Disposal of shares from a convertible bond issue

According to a ruling of the Supreme Tax Court published on 10 March 2022, where a financial company acquires a convertible bond with the intention of achieving a short-term proprietary trading profit and sells the shares received as a result of the conversion, this meets the conditions of Section 8b (7) sentence 2 Corporation Tax Act.

Facts

The plaintiff, a partnership under civil law (GbR), traded as a securities trading company and determined its profit by means of a surplus income statement pursuant to Section 4 (3) Income Tax Act (ITA) (in the version applicable in 2006).

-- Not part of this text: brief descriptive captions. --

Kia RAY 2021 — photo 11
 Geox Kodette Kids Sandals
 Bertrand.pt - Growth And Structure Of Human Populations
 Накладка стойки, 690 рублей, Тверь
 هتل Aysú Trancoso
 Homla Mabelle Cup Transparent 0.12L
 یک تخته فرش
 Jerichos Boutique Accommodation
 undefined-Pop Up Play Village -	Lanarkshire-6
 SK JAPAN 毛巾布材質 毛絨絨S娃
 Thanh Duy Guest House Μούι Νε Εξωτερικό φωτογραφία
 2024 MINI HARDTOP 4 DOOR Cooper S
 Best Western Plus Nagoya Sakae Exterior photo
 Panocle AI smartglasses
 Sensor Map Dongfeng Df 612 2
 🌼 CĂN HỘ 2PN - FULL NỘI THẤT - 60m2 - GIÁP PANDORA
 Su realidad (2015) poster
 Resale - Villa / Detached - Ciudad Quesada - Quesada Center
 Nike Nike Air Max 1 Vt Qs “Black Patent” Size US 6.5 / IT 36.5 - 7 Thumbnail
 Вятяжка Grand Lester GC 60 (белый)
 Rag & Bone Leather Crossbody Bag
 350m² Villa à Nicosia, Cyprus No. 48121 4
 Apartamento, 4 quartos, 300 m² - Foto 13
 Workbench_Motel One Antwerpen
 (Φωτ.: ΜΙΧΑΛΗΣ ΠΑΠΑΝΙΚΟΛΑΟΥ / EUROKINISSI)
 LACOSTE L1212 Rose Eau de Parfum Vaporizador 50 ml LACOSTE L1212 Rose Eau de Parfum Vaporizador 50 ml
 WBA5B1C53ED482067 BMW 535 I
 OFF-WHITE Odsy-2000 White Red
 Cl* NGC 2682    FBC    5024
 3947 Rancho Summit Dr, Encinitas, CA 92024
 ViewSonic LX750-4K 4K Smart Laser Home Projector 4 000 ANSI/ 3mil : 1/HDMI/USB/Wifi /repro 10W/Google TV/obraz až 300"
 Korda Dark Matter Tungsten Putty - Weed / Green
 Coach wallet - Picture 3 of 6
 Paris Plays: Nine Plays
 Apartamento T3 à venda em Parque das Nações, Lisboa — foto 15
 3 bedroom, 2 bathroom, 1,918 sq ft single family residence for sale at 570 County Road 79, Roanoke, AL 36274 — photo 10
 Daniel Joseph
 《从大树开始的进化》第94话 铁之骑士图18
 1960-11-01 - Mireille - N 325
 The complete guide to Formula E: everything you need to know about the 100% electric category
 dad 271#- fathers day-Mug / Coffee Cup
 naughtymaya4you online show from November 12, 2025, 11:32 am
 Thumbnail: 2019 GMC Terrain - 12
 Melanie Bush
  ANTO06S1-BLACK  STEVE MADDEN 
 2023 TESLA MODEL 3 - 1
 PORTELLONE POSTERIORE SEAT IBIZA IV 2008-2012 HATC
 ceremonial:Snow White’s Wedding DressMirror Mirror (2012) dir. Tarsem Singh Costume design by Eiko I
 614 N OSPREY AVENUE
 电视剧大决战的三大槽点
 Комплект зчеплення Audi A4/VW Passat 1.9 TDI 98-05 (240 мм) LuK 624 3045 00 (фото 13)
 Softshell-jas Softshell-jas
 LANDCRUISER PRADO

In the year in dispute (2006), as in previous years, the plaintiff traded mainly in various securities and foreign exchange transactions via custodian banks and purchased gold bars. Furthermore, it generated trading income from its investment in A KG. At the beginning of the year in dispute, B, C and D each held 2% and E 94% in the plaintiff. Through a deed of gift from June 2006, E transferred his interest in the plaintiff to a foundation taking effect at the end of June 2006. The foundation was a family foundation with legal capacity based in Vaduz, Liechtenstein.

In the course of a tax audit, the tax office came to the conclusion that the transfer of the interest in the plaintiff by E to the foundation had resulted in a change of partner, so the loss carry-forward was to be reduced. The exercise of the conversion right was to be regarded as a transaction similar to an exchange/barter and the shares received were to be treated as trading income. In determining the capital gain within the meaning of Section 8b (2) CTA - insofar as the foundation held an interest in the plaintiff - the value of the shares (as acquisition costs) was to be set against the sales price achieved.

The action before the Munich Tax Court was unsuccessful.

Decision of the Supreme Tax Court

The Supreme Tax Court agreed with the decision of the lower court and rejected the appeal.

The Tax Court had correctly assumed that, following Section 8b (7) Sentence 2 CTA, Sections 8b (1) through (6) CTA do not apply to shares acquired by financial enterprises under the conditions set forth therein. Section 3 No. 40 Sentence 3 Half-Sentence 2 ITA contains an identical provision for the application of the so-called “half-income method”.

The question at issue between the parties as to whether the factual requirements of Section 8b (7) Sentence 2 CTA and the parallel provision in the ITA had been met was answered in the affirmative by the Tax Court; this finding was correct at law.

The Tax Court was also correct when it agreed that it was not relevant - for the purposes of deciding whether the contested assessment was correct or not - whether the transfer of the shareholding by E to the foundation resulted in a partial change of partners. Also irrelevant was the question as to how exactly the exercise of the conversion right should be assessed for income tax purposes.

Source:

Supreme Tax Court, decision of November 13, 2021 (I R 37/18), published on March 10, 2022.